Élections américaines: scepticisme chez les Palestino-Américains de Cisjordanie
Un entrepreneur palestino-américain, pose pour une photo devant son pressoir à Turmus Ayya, un village de Cisjordanie occupé par Israël ©(Photo par Zain JAAFAR / AFP)

"C'est bientôt la fin de la saison, là vous avez une palette d'huile d'olive pour Miami, ici en Géorgie", décrit Jamal Zaglul dans son pressoir de Turmus Aya, en Cisjordanie occupée, où vivent quelques milliers d'habitants dont la plupart ont comme lui un passeport américain.

Mais l'entrepreneur a une autre échéance en tête: l'élection présidentielle de mardi aux États-Unis.

"Il y a beaucoup de problèmes ici et personne ne s'en occupe", affirme le cinquantenaire regrettant les années Clinton (1993-2001) durant lesquelles les accords d'Oslo ont été signés.

"Cette fois-ci, il faut que ça change, que nous poussions pour des indépendants, les autres ne nous ont jamais aidés", poursuit-il, en référence aux petits candidats qui ne sont ni Républicain ni Démocrate, mais qui ont peu de chances de percer.

Comme lui, Basim Sabri a l'intention de voter pour "montrer son mécontentement" après "huit années lamentables". L'homme d'affaires palestino-américain basé dans le Minnesota ne mâche pas ses mots sur l'actuel locataire de la Maison Blanche Joe Biden ("un criminel de guerre"), ni son prédécesseur Donald Trump ("un taré, raciste").

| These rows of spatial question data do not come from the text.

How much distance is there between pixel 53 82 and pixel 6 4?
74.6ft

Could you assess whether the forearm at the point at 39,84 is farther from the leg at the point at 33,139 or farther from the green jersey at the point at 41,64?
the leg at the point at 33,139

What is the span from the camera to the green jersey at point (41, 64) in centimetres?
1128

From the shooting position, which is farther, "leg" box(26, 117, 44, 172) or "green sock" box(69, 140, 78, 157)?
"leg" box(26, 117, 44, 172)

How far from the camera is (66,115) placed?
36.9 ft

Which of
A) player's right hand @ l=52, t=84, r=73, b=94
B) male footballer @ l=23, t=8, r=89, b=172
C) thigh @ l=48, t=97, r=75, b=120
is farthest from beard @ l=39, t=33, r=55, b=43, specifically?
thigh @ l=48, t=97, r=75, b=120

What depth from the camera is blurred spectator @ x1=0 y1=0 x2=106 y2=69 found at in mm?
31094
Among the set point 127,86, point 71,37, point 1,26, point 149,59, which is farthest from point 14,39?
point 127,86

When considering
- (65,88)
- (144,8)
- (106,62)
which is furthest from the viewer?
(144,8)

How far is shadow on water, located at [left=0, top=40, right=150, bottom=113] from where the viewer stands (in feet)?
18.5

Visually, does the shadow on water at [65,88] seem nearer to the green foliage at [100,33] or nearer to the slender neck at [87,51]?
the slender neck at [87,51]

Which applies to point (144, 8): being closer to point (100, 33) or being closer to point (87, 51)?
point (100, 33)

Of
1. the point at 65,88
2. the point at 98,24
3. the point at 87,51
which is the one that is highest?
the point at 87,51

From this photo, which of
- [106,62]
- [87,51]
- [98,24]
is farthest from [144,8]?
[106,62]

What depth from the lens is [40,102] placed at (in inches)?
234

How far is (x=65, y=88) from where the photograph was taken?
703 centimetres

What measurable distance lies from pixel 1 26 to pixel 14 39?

Ce natif du nord de la Cisjordanie envisage de voter pour Jill Stein, candidate écologiste s'étant déjà présentée en 2012 (0,4% des voix) puis en 2016 (1%).

Gaza

Sabri profondément choqué par la guerre à Gaza déclenchée le 07 octobre, il souhaite que les États-Unis s'engagent davantage pour y mettre fin.

"C'est le seul pays qui oppose son veto à la décision de la majorité du monde d'arrêter la guerre et de condamner Israël", lâche-t-il.

Rappelant le large soutien militaire américain à Israël, Odeh Juma exprime la même amertume.

"En tant que Palestiniens, nous avons l'impression que nos préoccupations - comme la fin des guerres dans le monde, en Palestine ou en Ukraine - sont négligées au profit des intérêts électoraux", analyse ce Californien qui revient à Turmus Aya plusieurs fois par an.

Il suivra la soirée électorale mais a décidé de s'abstenir pour "souligner l'importance des voix arabes, palestiniennes et musulmanes pour les élections futures".

Dans son pays d'adoption, les Américains d'origine palestinienne sont environ 172.000 selon une enquête publique de 2022, mais ils sont très présents dans des Etats qui peuvent faire basculer l'élection comme le Michigan ou la Pennsylvanie.

Ces derniers mois, les quelques milliers de ces binationaux vivant en Cisjordanie ont été marqués par la mort de plusieurs ressortissants américains sur place.

Peur

Dans son entourage, Adam, le fils de M. Juma, sent que les gens ont "peur de voter, et encore plus pour Trump". Il se souvient que lors de sa première candidature, certains espéraient qu'il soit "différent" mais une fois élu, il a porté de nombreux coups aux Palestiniens.

Son administration a par exemple affirmé que les colonies en Cisjordanie n'étaient pas illégales, or les habitants de cette petite Amérique voient prospérer sur les hauteurs les colonies et avant-postes, construites dans l'illégalité au regard du droit international, depuis leurs villas qui ont parfois des airs de palais de conte de fées à colonnades.

S'il suit la campagne sur les réseaux sociaux, Adam ne veut pas voter car "ça ne changera rien" puisque selon lui, les Etats-Unis n'ont plus d'influence dans la résolution des conflits.

"Même les Démocrates n'arrivent pas à se mettre d'accord sur la politique étrangère", dit-il.

"Le génocide en cours est au coeur de mes préoccupations et Kamala Harris n'a absolument rien fait pour gagner ma voix à cet égard", abonde Leila, qui vit à Ramallah et a voté pour Jill Stein.